-- Passage given --
⟨
Vasota Fort (also called Vyaghragad (व्याघ्रगड)) is located in Satara district in the Indian state of Maharashtra.

History
It was famously defended by Tai Telin a mistress of Pant Pratinidhi a killedar of the fort when he was captured.

Vasota fort is attributed to the Kolhapur Shilahara Chief Bhoja II (1178–1193) of Panhala. Vasota always remained with Marathas, Shirkes & Mores in 16th century. 

Shivaji Maharaj incorporated the fort into Swarajya in 1655 during the conquest of Javli. Shivaji Maharaj renamed the fort "Vyaghragad" (Vyaghra – means tiger), owing to its difficult natural defense.

In 1818 the British bombarded the fort with heavy artillery, destroying many buildings on Vasota (Chandika mandir, Daru-kothar, etc.) and looted property worth 5 lakhs.
⟩
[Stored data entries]
⟨
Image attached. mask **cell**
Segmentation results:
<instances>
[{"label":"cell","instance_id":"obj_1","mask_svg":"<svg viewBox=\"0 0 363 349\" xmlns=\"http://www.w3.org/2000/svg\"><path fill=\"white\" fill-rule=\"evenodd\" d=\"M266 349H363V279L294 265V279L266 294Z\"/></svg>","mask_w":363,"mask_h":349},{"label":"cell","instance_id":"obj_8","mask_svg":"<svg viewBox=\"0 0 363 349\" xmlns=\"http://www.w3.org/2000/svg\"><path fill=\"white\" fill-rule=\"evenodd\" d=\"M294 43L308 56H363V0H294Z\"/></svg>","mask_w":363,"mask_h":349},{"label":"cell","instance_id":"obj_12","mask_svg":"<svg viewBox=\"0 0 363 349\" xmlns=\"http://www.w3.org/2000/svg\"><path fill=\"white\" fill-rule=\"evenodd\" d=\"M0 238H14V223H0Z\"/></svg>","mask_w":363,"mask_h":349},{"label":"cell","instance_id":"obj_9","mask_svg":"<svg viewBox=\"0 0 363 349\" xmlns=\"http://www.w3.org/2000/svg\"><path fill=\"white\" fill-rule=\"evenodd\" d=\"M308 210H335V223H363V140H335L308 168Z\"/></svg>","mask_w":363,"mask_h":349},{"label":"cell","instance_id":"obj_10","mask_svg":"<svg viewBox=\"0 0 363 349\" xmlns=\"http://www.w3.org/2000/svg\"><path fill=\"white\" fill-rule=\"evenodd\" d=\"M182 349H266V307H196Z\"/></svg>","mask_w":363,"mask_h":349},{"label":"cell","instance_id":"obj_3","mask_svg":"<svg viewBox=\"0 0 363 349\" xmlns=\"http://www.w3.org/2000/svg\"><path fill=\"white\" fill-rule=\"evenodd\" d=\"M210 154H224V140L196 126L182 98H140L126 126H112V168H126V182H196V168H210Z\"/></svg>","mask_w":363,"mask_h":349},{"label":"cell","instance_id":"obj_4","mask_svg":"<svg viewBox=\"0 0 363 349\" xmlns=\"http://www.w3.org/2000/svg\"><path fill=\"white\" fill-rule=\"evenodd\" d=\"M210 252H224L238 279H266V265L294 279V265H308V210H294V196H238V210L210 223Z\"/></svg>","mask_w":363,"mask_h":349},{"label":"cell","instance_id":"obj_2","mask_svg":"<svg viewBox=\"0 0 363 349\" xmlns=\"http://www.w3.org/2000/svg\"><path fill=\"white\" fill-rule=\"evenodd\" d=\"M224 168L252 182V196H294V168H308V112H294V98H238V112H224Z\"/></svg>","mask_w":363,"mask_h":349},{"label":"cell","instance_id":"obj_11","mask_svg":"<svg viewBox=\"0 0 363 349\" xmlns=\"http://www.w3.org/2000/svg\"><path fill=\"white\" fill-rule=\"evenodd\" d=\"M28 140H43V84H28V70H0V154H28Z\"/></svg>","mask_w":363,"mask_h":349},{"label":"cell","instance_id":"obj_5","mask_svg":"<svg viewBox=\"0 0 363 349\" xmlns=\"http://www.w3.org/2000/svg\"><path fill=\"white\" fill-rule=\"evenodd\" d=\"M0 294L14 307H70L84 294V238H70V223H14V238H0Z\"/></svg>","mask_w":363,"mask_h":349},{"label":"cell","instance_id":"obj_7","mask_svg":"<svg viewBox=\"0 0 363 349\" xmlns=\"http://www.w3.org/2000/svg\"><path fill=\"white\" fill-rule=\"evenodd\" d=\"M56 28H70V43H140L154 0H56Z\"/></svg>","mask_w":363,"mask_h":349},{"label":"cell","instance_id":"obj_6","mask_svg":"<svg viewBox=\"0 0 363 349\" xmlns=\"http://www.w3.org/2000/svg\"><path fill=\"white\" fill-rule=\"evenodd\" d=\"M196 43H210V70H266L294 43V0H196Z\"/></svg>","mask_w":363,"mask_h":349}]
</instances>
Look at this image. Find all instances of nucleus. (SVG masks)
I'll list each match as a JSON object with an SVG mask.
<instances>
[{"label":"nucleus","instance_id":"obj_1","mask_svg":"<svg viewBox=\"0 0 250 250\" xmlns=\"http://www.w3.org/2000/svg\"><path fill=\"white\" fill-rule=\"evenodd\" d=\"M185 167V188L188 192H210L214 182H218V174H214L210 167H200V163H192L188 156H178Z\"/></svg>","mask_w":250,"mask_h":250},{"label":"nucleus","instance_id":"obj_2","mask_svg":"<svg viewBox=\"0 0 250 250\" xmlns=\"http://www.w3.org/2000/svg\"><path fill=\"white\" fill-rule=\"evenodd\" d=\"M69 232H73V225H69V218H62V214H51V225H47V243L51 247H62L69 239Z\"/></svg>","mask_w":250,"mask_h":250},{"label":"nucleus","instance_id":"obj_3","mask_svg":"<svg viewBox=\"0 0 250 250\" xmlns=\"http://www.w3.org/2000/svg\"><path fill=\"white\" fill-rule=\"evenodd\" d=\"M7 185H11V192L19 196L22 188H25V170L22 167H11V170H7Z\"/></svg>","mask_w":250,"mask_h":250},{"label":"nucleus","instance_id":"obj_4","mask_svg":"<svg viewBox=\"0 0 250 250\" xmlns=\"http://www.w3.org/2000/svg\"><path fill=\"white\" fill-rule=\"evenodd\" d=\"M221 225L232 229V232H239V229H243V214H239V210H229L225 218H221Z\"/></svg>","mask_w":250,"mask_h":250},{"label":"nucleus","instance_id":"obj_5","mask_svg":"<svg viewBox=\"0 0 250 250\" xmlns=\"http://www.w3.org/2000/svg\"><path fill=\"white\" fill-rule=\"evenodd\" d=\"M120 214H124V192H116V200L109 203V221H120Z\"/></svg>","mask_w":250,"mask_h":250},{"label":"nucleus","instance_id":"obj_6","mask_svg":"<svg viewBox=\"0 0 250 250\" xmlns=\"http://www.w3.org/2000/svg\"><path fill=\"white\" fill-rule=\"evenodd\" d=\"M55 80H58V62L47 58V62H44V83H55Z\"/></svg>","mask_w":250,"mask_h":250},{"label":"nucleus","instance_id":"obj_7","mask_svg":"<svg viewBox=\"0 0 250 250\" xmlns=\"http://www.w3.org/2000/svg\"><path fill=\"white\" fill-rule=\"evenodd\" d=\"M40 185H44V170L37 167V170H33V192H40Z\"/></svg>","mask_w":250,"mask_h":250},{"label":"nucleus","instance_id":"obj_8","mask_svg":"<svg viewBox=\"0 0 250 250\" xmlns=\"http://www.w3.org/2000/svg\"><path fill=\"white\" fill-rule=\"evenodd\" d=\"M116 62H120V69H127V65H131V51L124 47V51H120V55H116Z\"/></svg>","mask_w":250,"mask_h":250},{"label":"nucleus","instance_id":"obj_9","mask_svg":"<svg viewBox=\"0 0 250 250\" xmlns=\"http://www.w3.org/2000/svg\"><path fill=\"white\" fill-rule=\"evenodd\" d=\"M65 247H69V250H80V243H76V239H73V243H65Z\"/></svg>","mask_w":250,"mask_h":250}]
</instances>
⟩
-- To do --
**A)** According to the Vasota Fort passage, in what year did Shivaji Maharaj bring the fort into Swarajya?
**B)** Reproduce the stretch of the Vasota Fort passage from "Vasota fort is" through "worth 5 lakhs.".
**C)** Decide whether each statement agrees with the Vasota Fort passage, answering yes or no and quoting the words that settle it: (i) The British bombarded the fort in 1818. (ii) The fort lies in Kolhapur district. (iii) Shivaji Maharaj gave the fort the name "Vyaghragad."
The entries above are separate material and have no connection to the Vasota Fort passage.

-- Task responses --
**A)** In 1655, during the conquest of Javli.

**B)**
Vasota fort is attributed to the Kolhapur Shilahara Chief Bhoja II (1178–1193) of Panhala. Vasota always remained with Marathas, Shirkes & Mores in 16th century. 

Shivaji Maharaj incorporated the fort into Swarajya in 1655 during the conquest of Javli. Shivaji Maharaj renamed the fort "Vyaghragad" (Vyaghra – means tiger), owing to its difficult natural defense.

In 1818 the British bombarded the fort with heavy artillery, destroying many buildings on Vasota (Chandika mandir, Daru-kothar, etc.) and looted property worth 5 lakhs.

**C)**
(i) Yes: "In 1818 the British bombarded the fort with heavy artillery"
(ii) No: "is located in Satara district in the Indian state of Maharashtra"
(iii) Yes: "Shivaji Maharaj renamed the fort "Vyaghragad""